Preparing for the Unknown and Unknowable

Now there are degrees of ambiguity and plenty of situations for which we can plan ahead without worrying too much about it, but in any situation where there are significant variables outside of our control, it is often difficult or impossible to predict how those variables will affect us. A heart surgeon cannot know what complications might arise in an operation. In 2007, no money manager was predicting 10 years of near-zero interest rates. And in my own previous life as a fighter pilot, the combined effects of technology, weather, the independent wills of our adversaries and random acts of luck (good or bad) meant that von Moltke’s prediction was never disproven: ‘no plan survives first contact with the enemy’. So how does one prepare for the unknown or unknowable?

  1. Stress test your thinking. Daniel Kahneman, Nobel prize winner and author of Thinking Fast and Slow wrote: ‘We can be blind to the obvious; we are also blind to our blindness’, and: ‘It is easier to recognise mistakes in other people’s thinking than our own’. The challenge is to accept that we may be viewing an issue through a very narrow frame of reference and invite others to stress test our thinking. The military and intelligence agencies use a process called Red Teaming to stress-test the underlying assumptions in a plan, and then to role play its execution, simulating high-consequence decisions in a low-risk environment in order to identify knowledge gaps, new risks and further actions required.

    One famous example of the concept was the Red Team formed by the CIA to test the hypothesis that Osama bin Laden was in the compound in Abbottabad, Pakistan.
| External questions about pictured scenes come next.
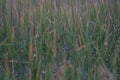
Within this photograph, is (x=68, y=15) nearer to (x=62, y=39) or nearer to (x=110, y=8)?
(x=62, y=39)

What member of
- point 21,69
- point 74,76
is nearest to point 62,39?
point 21,69

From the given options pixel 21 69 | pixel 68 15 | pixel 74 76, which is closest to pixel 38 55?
pixel 21 69

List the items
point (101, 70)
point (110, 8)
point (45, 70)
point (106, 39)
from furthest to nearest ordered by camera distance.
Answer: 1. point (110, 8)
2. point (106, 39)
3. point (45, 70)
4. point (101, 70)

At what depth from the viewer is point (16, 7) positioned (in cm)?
362

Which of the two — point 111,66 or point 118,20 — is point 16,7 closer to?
point 118,20

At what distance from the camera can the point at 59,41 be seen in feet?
9.97

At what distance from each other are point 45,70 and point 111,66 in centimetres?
43

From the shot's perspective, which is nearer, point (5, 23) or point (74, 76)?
point (74, 76)

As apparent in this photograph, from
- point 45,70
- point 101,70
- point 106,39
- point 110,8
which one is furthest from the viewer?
point 110,8

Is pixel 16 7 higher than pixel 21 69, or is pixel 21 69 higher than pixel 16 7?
pixel 16 7

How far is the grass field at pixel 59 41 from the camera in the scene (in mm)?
2480

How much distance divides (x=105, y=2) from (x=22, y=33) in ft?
2.94

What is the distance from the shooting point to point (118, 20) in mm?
3248

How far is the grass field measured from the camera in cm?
248
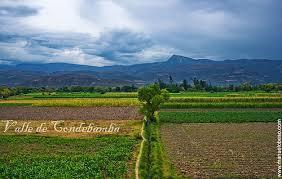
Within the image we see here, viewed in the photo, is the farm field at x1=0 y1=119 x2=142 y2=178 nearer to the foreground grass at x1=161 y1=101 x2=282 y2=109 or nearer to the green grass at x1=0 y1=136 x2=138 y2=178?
the green grass at x1=0 y1=136 x2=138 y2=178

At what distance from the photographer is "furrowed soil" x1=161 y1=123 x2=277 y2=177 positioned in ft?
96.2

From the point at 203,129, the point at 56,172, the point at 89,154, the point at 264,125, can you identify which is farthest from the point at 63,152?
the point at 264,125

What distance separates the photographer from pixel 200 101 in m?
96.2

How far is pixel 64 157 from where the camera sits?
34062 millimetres

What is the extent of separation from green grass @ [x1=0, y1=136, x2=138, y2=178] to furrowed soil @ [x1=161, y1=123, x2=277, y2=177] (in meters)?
5.32

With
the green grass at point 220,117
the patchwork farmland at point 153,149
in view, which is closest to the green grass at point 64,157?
the patchwork farmland at point 153,149

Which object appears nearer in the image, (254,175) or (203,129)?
(254,175)

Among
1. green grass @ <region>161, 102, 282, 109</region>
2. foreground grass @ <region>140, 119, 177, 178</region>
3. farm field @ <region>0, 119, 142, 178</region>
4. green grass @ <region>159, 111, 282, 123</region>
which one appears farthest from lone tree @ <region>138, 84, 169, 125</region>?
green grass @ <region>161, 102, 282, 109</region>

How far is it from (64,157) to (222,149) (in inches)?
658

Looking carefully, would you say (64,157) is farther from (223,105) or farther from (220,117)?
(223,105)

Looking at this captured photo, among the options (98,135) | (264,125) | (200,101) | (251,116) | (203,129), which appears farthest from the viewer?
(200,101)

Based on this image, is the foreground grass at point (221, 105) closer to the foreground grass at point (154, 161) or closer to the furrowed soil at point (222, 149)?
the furrowed soil at point (222, 149)

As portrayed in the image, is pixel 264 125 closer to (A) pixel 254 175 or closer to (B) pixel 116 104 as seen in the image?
(A) pixel 254 175

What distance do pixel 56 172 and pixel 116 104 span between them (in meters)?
69.2
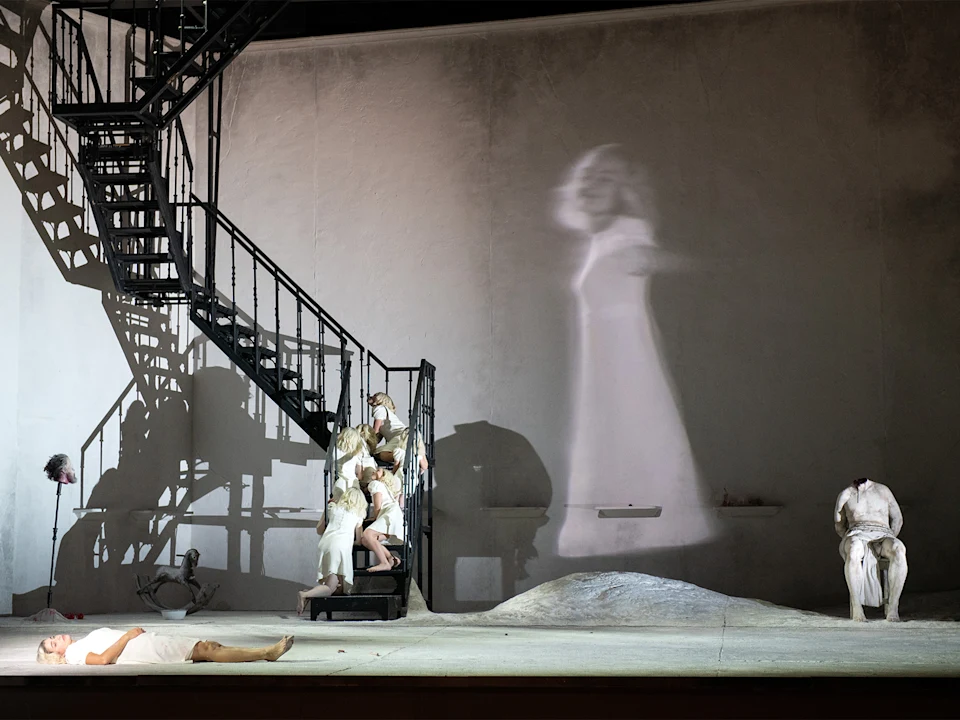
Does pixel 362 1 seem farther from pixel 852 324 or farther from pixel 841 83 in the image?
pixel 852 324

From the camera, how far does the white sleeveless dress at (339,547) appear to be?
841cm

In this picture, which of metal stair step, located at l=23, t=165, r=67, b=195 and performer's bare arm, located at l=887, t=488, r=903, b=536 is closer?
performer's bare arm, located at l=887, t=488, r=903, b=536

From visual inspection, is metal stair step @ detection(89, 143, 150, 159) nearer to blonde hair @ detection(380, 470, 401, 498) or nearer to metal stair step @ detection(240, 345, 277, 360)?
metal stair step @ detection(240, 345, 277, 360)

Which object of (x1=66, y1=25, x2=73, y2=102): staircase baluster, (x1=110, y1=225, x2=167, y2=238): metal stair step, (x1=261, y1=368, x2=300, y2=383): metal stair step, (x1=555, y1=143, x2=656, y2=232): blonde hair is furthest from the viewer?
(x1=555, y1=143, x2=656, y2=232): blonde hair

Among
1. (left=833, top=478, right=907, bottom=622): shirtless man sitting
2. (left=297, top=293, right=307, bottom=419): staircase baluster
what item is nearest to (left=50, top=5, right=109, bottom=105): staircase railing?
(left=297, top=293, right=307, bottom=419): staircase baluster

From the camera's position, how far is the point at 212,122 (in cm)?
1131

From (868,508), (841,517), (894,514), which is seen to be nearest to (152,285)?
(841,517)

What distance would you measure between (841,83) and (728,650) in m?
6.02

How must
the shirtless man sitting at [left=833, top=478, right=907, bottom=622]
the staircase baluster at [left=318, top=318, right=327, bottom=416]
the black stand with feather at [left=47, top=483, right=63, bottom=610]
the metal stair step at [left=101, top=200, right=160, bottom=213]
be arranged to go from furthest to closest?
the staircase baluster at [left=318, top=318, right=327, bottom=416] → the metal stair step at [left=101, top=200, right=160, bottom=213] → the black stand with feather at [left=47, top=483, right=63, bottom=610] → the shirtless man sitting at [left=833, top=478, right=907, bottom=622]

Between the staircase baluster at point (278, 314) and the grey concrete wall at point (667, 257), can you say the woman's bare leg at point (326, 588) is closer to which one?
the staircase baluster at point (278, 314)

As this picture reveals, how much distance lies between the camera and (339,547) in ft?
27.6

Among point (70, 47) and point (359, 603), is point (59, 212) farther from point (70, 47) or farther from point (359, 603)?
point (359, 603)

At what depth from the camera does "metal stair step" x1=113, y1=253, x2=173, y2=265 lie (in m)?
9.50

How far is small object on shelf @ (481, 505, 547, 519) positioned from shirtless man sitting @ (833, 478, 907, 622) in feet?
9.08
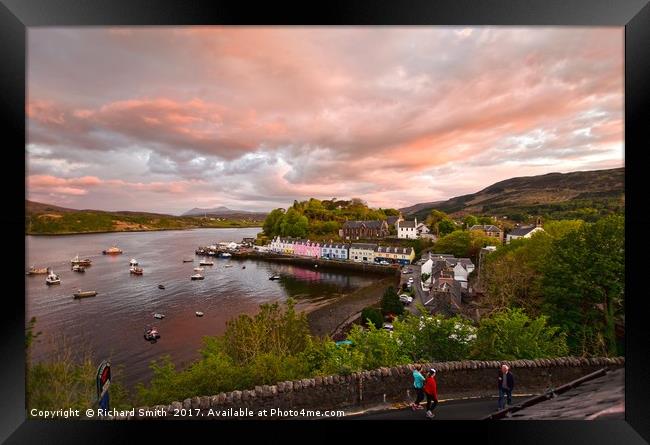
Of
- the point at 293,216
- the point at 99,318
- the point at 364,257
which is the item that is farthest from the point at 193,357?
the point at 364,257

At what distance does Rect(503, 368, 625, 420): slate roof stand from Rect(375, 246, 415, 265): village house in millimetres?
2363

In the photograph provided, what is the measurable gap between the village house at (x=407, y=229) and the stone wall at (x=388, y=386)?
178 centimetres

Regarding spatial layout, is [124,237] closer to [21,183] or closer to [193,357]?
[21,183]

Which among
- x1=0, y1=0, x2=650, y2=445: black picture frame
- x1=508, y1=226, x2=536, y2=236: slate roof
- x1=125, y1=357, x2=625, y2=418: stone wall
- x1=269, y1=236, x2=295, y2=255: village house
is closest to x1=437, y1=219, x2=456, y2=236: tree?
x1=508, y1=226, x2=536, y2=236: slate roof

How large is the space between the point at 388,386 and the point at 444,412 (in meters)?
0.51

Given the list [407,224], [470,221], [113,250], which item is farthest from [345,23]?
[113,250]

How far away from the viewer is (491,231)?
3.34 m

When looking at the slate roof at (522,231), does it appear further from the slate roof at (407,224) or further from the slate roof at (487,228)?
the slate roof at (407,224)

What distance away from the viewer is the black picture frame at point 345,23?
1843 mm

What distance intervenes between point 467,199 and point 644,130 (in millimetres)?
1414

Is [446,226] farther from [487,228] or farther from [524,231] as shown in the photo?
[524,231]

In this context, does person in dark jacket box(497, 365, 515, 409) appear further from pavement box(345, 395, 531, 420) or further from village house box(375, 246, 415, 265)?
village house box(375, 246, 415, 265)

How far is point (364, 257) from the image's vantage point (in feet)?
15.6

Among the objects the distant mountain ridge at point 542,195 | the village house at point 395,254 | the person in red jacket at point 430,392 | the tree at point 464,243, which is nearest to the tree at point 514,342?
the person in red jacket at point 430,392
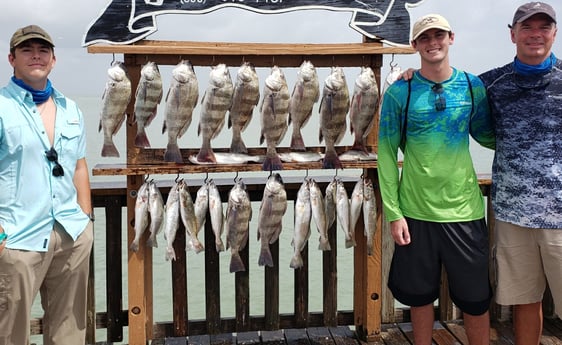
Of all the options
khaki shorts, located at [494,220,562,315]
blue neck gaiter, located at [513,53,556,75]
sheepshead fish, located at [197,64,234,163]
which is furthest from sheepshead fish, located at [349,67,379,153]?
khaki shorts, located at [494,220,562,315]

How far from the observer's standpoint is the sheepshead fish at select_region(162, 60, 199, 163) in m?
3.03

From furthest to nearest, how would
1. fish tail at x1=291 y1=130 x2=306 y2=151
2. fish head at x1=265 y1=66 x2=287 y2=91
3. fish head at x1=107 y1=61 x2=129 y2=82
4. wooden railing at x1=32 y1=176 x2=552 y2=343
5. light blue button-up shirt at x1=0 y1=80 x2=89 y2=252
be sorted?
wooden railing at x1=32 y1=176 x2=552 y2=343
fish tail at x1=291 y1=130 x2=306 y2=151
fish head at x1=265 y1=66 x2=287 y2=91
fish head at x1=107 y1=61 x2=129 y2=82
light blue button-up shirt at x1=0 y1=80 x2=89 y2=252

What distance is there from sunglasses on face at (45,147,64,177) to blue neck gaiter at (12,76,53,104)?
0.23 meters

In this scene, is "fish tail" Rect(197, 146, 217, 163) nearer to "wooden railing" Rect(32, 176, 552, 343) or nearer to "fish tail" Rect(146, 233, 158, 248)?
"wooden railing" Rect(32, 176, 552, 343)

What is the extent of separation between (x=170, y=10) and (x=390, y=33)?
124cm

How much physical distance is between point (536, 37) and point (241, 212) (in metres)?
1.71

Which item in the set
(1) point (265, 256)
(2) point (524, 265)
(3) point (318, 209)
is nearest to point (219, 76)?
(3) point (318, 209)

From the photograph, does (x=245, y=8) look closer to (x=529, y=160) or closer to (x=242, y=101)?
(x=242, y=101)

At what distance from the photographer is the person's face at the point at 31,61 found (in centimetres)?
246

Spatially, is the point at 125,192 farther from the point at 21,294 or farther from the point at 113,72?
the point at 21,294

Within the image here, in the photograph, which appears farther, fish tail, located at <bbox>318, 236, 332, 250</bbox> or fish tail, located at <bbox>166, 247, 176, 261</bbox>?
fish tail, located at <bbox>318, 236, 332, 250</bbox>

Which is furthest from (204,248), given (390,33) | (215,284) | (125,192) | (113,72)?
(390,33)

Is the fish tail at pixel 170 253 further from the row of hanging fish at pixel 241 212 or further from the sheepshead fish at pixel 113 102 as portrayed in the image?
the sheepshead fish at pixel 113 102

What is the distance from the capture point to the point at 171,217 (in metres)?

All of the operational risks of that mission were underpinned by one massive assumption – that bin Laden was there. With some experience in the field of intelligence analysis and ambiguity, the CIA actively tested that assumption before proceeding.
     
  2. Think Plan B. For the ‘known unknowns’, scenarios which you can imagine might occur, but can’t predict exactly if or when, think about Plan B. I say, ‘think about’ plan B, rather than ‘make’, because even Plan B won’t be ideal. ‘No Plan B survives…’. However, if you are regularly and routinely thinking about your options, you start to form a mental database of those options. And when things do go wrong dip in the database and withdraw the best approximation to the situation you are facing. You don’t just make it up. The aim here is to make the high-pressure decisions in low pressure environments.

    The real value is in the combination of thinking ahead and learning from actual experience. To quote Captain Chesley Sullenberger, who famously landed US Airways Flight 1549 in the Hudson River: ‘For 42 years, I’ve been making small regular deposits in the bank of experience, education and training. And on Jan 15, the balance was sufficient that I could make a very large withdrawal.’
     
  3. Align then empower. But about the unknown unknowns? There is no simple process or rule which can be designed for the genuinely unknown or unknowable. Rather than attempting to give people a full set of solutions, the key is to equip them a set of rules, guiding principles and default procedures, together with both functional and behavioural training, and to empower them to make decisions to deal with the unique situations they end up facing.

    Good quality decisions in complex, dynamic environments also require an understanding of the wider context of the decision. Not just what are we trying to achieve, but also why. What is my boss trying to achieve? What is my boss’ boss trying to achieve? Empowerment is a powerful tool and an essential precursor to agility, but it cannot be deployed in isolation. Align THEN empower.

The Here and Now

Who could have predicted Trump, Brexit, a new Prime Minister? Who can predict the future? The clever ones don’t necessarily try to predict the future, but prepare for a number of alternative futures based on an objective and realistic assessment of conviction and likelihood. However, no matter how objective you think you are, don’t forget Kahneman’s words above. We are spectacularly bad at this stuff. Recognising that is the biggest step towards doing something about it.